The king snarled, “Maybe I was wrong about you.” He motioned toward Alisz. “Finish him.”

She blinked as if debating whether to obey. Althem forced a shaping upon her and she leapt into the air. The other lisincend followed.

They dove toward him.

Tan pressed through the sword, drawing upon all of the elements at the same time he drew upon the elemental power. Already, he engaged golud. Now he called ara to buffer his shaping and mixed what he could of the nymid, though they were distant.

The lisincend hit a barrier created by his shaping and bounced off.

“You can’t do this!” Tan yelled at the king.

Althem ignored him. His shaping built, pulling through the artifact. Tan recognized how the shaping pulled on the elementals, drawing from golud beneath him, ara fluttering in the wind, the nymid deep beneath their feet in the lakebed that once had existed here, and lastly pulling through Asboel. He mixed that power, drawing it through the artifact.

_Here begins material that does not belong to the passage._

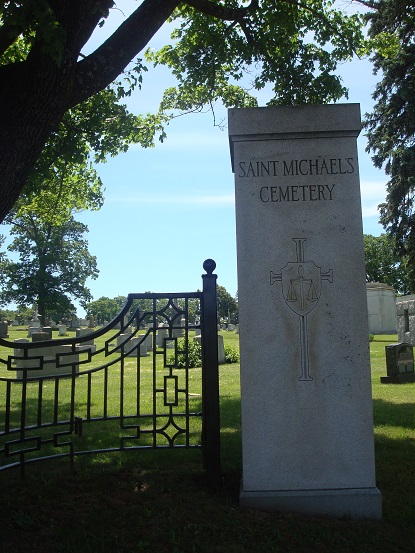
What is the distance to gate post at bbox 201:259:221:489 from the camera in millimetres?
A: 4180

Tan sent a shaping at the king but it wasn’t strong enough, not against the power Althem now wielded.

The ground next to him exploded.

Lacertin shot from the ground, sword glowing with runes. Roine followed. His skin shone and still carried with it a hint of green from the nymid’s healing. Zephra followed on a shaping of wind infused with ara. As Tan watched, ara faltered, drawn by the king’s shaping.

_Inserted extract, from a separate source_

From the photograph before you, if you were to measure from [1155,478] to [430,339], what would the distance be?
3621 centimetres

“We need to stop the king—” Tan started, but the lisincend attacked as he did.

Lacertin twisted, sending a shaping of fire and wind and earth toward Alisz, pulling through his sword. His mother shot toward the other lisincend, unafraid and drawing a shaping of wind as she went. Only Roine remained.

“Roine?”

He stared at the king with an unreadable expression. “This is not my friend,” Roine said. “This is not Althem. He
must
have been shaped.”

Amia gave him a sad expression. “Althem is the shaper. What he does has been years in the planning.”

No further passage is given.